C.S.H.B. 3546 78(R)    BILL ANALYSIS


C.S.H.B. 3546
By: Hamric
Local Government Ways and Means
Committee Report (Substituted)



BACKGROUND AND PURPOSE 

 Acts of the 75th and 77th Legislatures created the Community Housing
Development Provider (CHDO) exemption whereby a non-profit organization
ambiguously organized under an arguably unrelated federal statue could
exempt from ad valorem taxes property offered in furtherance of providing
affordable housing to low-income and moderate-income individuals and
families.  With no particular guidelines in place, other than charitable
501(c)(3) standards, significant tax base has been lost to local taxing
units with arguably little or no net gain in affordable housing.
Moreover, an unintended consequence of the exemption has been a
significant non-appropriated appropriation from general revenue due to
elements of the state school funding financing formula which require
public schools to be reimbursed out of general revenue for diminutions in
property tax base. Projected general revenue reimbursements to school
districts for CHDO-related transactions is estimated at approximately $48
million for the 2004-2005 Biennium.  Furthermore, conservative estimates
of total tax base lost due CHDO transactions equal at least one-half
billion dollars. Committee Substitute House Bill 3546 aims to eliminate
the current CHDO exemption, and limit and modify future exemptions. 

 CSHB 3546 eliminates and grandfathers the former CHDO exemption and
institutes much stricter guidelines for future exemptions. 


RULEMAKING AUTHORITY

It is the committee's opinion that this bill does not expressly grant any
additional rulemaking authority to a state officer, department, agency, or
institution. 

ANALYSIS

SECTION 1.  Amends the heading of Section 11.182, Tax Code, as follows:
Sec. 11.182.  COMMUNITY HOUSING DEVELOPMENT ORGANIZATIONS IMPROVING
PROPERTY FOR LOW-INCOME AND MODERATE-INCOME HOUSING:  PROPERTY PREVIOUSLY
EXEMPT 

 SECTION 2.  Amends Section 11.182, Tax Code, by adding Subsection (j) as
follows: 
 Section 11.182(j):limits the current CHDO exemption to the current tax
year, 2003. 

 SECTION 3.  Amends Subchapter B, Chapter 11, Tax Code by adding Sections
11.1825 and 11.1826 as follows: 
Sec. 11.1825.  ORGANIZATIONS CONSTRUCTING OR REHABILITATING LOW-INCOME
HOUSING:  PROPERTY NOT PREVIOUSLY EXEMPT 
 Section 11.1825(a):exempts from taxation real property owned by an
organization and upon which the organization constructs or rehabilitates
improvements. 
 Section 11.1825(b):requires the organization receiving the exemption:
     (1)for the preceding three years:
      (A)to have been exempt from federal income taxation under I.R.C.  
501(c)(3); 
      (B)to have been a charitable organization under  Tex. Tax Code   
11.18(e), 11.18(f); 
      (C)to have had as its purpose the provision of low-income housing;

     (2)to have its board composed of a majority of Texas residents;
     (3)to have a formal policy for inclusion of input from low-income
households residing in the county in which the organization has a housing
project. 
 Sections 11.1825(c), (d), and (e):authorize non-profits to partner with
for-profit business entities organized under the laws of and having their
principal place of business in the State of Texas.

◆ DATA SUPPLIED
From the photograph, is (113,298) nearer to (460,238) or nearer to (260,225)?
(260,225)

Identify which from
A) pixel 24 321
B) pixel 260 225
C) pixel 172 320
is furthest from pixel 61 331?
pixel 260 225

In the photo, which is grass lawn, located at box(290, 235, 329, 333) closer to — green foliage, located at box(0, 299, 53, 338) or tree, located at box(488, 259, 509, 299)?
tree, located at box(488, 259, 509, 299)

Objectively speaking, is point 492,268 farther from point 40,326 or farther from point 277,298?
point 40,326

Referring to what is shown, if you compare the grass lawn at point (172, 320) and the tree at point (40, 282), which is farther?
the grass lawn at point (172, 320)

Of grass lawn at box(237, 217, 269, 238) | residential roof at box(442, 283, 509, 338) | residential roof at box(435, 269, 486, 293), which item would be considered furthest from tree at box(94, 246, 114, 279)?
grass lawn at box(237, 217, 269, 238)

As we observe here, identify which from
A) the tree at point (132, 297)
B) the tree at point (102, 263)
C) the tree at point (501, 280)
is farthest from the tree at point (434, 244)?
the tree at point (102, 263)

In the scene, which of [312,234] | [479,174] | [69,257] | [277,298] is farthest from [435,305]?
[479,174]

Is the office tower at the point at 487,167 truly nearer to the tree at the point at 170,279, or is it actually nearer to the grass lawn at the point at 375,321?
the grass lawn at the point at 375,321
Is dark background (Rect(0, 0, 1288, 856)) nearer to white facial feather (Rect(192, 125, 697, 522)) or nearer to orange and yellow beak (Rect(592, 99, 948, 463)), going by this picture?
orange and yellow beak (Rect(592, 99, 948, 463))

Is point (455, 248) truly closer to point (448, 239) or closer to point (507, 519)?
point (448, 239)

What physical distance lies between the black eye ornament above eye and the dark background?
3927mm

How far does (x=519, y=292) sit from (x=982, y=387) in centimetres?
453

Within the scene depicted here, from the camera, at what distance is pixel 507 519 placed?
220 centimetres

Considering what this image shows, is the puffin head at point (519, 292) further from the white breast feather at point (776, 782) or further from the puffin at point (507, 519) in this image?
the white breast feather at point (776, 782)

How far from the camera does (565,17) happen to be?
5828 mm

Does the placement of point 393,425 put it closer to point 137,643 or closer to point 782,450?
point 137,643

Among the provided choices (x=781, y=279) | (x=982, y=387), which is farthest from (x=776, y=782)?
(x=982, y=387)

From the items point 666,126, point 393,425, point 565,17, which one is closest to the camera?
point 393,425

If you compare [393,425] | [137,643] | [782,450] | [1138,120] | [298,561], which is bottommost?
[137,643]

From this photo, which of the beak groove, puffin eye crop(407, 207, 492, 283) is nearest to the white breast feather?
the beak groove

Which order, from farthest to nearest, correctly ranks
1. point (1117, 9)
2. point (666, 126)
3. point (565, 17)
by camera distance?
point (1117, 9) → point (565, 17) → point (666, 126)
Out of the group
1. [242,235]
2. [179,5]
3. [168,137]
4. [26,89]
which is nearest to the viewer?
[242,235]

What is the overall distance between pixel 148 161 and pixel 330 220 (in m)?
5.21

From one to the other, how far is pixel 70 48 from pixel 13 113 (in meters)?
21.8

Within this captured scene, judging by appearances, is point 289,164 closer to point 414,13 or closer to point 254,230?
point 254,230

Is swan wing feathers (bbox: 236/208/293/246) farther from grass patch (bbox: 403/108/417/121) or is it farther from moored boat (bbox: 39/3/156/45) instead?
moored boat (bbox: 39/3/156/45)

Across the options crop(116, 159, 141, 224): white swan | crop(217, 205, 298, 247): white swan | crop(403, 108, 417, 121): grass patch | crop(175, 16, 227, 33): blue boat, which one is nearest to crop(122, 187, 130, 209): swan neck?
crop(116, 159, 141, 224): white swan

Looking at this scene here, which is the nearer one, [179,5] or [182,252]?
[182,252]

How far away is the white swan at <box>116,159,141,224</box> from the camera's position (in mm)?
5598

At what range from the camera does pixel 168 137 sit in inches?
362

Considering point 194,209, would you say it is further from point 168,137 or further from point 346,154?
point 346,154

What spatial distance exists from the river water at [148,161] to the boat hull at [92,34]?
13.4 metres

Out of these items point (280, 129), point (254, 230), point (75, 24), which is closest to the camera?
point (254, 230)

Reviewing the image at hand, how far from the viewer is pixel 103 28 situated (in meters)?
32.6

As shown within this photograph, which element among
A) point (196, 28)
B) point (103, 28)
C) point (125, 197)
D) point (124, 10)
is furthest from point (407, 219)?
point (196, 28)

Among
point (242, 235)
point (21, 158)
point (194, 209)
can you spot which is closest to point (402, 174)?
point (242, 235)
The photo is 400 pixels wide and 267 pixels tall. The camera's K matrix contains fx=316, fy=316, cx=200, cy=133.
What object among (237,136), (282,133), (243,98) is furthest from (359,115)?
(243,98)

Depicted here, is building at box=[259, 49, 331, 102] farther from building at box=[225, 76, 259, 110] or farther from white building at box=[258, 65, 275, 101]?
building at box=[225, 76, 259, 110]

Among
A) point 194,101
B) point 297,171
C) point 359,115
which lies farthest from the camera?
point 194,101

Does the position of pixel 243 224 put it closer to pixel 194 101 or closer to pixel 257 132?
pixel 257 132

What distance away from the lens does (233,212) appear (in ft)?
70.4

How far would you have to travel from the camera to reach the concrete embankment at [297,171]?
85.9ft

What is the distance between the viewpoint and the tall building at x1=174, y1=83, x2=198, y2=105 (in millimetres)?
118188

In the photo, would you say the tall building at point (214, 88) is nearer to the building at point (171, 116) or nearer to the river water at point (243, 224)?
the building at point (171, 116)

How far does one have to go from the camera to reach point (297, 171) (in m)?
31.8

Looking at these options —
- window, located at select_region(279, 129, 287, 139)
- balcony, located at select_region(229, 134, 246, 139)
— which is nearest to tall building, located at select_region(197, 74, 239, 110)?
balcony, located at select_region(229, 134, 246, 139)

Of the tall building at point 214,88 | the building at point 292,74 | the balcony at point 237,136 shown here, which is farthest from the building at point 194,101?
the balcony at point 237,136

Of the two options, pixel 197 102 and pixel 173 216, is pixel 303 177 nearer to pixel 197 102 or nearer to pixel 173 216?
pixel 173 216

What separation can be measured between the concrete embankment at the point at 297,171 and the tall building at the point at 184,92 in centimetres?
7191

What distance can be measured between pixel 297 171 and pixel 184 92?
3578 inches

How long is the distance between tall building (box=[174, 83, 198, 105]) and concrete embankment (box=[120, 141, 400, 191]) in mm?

* * *

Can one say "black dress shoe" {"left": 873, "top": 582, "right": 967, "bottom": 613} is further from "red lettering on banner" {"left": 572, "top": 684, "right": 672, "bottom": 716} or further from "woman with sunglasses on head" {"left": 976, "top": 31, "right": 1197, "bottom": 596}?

◆ GIVEN EXERCISE 1
Please set down the passage of the bill analysis above, starting at "Moreover, an unintended" and ending at "for future exemptions.".
◆ GIVEN EXERCISE 2
According to the bill analysis, what is the estimated amount of general revenue reimbursements to school districts for CHDO-related transactions in the 2004-2005 Biennium?

◆ FULL RESPONSE 1
Moreover, an unintended consequence of the exemption has been a
significant non-appropriated appropriation from general revenue due to
elements of the state school funding financing formula which require
public schools to be reimbursed out of general revenue for diminutions in
property tax base. Projected general revenue reimbursements to school
districts for CHDO-related transactions is estimated at approximately $48
million for the 2004-2005 Biennium.  Furthermore, conservative estimates
of total tax base lost due CHDO transactions equal at least one-half
billion dollars. Committee Substitute House Bill 3546 aims to eliminate
the current CHDO exemption, and limit and modify future exemptions. 

 CSHB 3546 eliminates and grandfathers the former CHDO exemption and
institutes much stricter guidelines for future exemptions.

◆ FULL RESPONSE 2
Approximately $48 million.